Friday 4 March 2016

Crossfit Open 16.2 Scaled - Moving Weight

Well what can I say. This Open has been a weird one for me....yep we are only 2 down...but for some reason in my mind I get worked up so much about the workouts and I have a slight anxiety attack. I thought Crossfit was meant to be fun. I know I will never make it to regionals and I know I will always be at the bottom of the leader board, I don't know why I'm taking it so seriously.

I sat there waiting for my turn and cheering on others...but I really wanted to grab my shit and walk the hell out of there and come back again when it was quieter so maybe do it on Monday morning with only 2 other people in the box. Coach Ellz was like "Right show me your knee raises..." I showed her she was like "do your single unders" I done em and she was like "lets see your squat"...I done them. She was then like "ok cool this is what you'll do and if you need to redo it then you can do it on Monday." I was like "err if I do do it tonight I'm only getting 1 round" Well wasn't I the pessimistic one...I only went and got past the first round and into my second round and finished at 9 squat cleans...Only 3 more to reach the 3rd round....so close so freaking close!!!

What does that mean? That means I'm going to try it again on Monday morning. Oh yes I am and I'm going to try and smash it!! All I want to do is get to the third round and attempt the 43kg squat clean...heck knows I may get it. This means this weekend it's all about buckling down clean eating and getting some fitness in. In terms of pacing I need to stop holding on to the bar saying "omg it's so heavy" plus I need to stop muscling the bar up and power cleaning it...but try and get under it just a smidgen. When I do the knee raises I always hesitate before starting them off...why only God knows.

DATA EXCERPT:
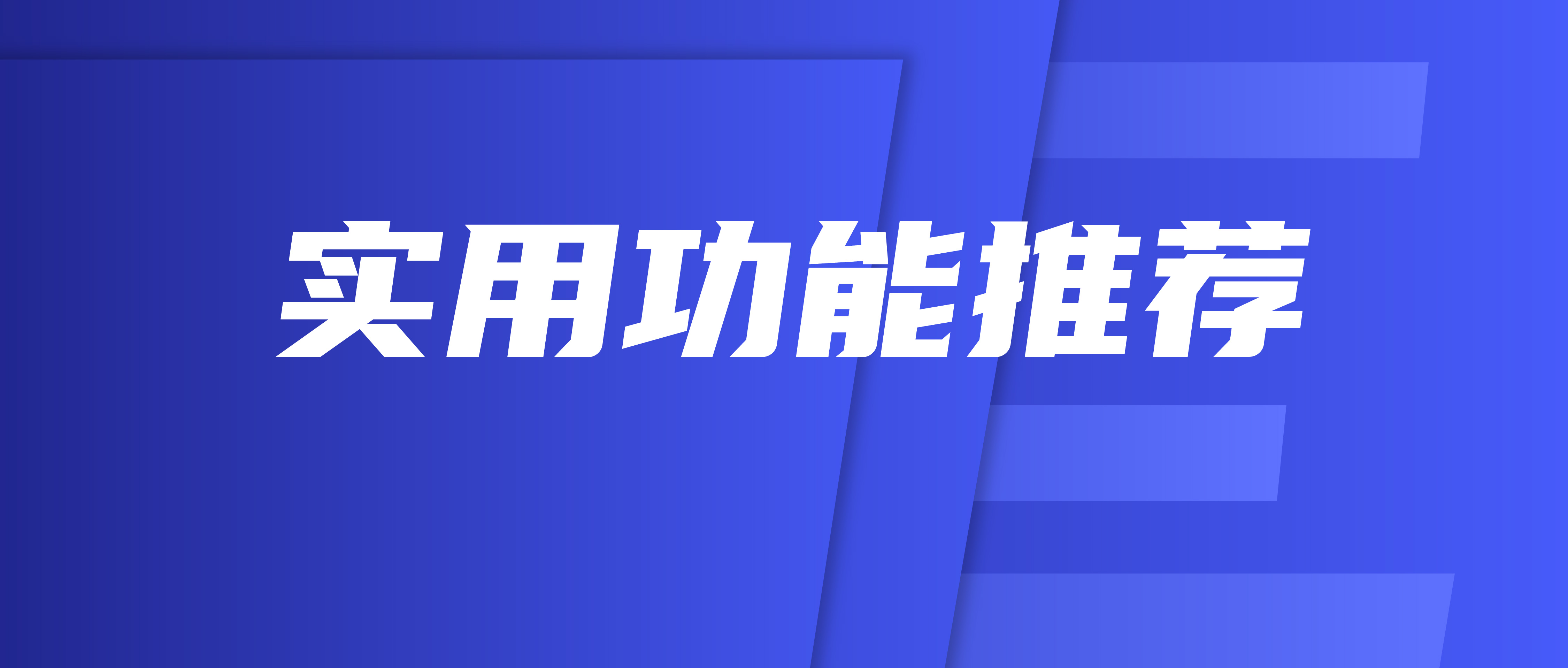 倉庫人效黑洞如何破解？C-WMS「人員報表」實現員工績效科學考核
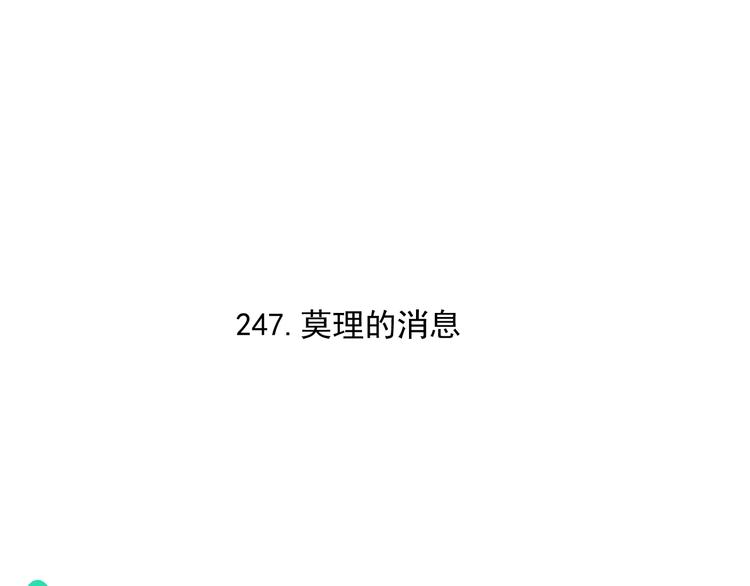 第74话 莫理的消息3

ASSIGNMENT A:
Quote the passage from the CrossFit Open 16.2 post running from "Crossfit Open 16.2" to "it so seriously.".
ASSIGNMENT B:
In the CrossFit Open 16.2 post, what weight of squat clean does the writer hope to attempt upon reaching the third round?

SOLUTION A:
Crossfit Open 16.2 Scaled - Moving Weight

Well what can I say. This Open has been a weird one for me....yep we are only 2 down...but for some reason in my mind I get worked up so much about the workouts and I have a slight anxiety attack. I thought Crossfit was meant to be fun. I know I will never make it to regionals and I know I will always be at the bottom of the leader board, I don't know why I'm taking it so seriously.

SOLUTION B:
43kg.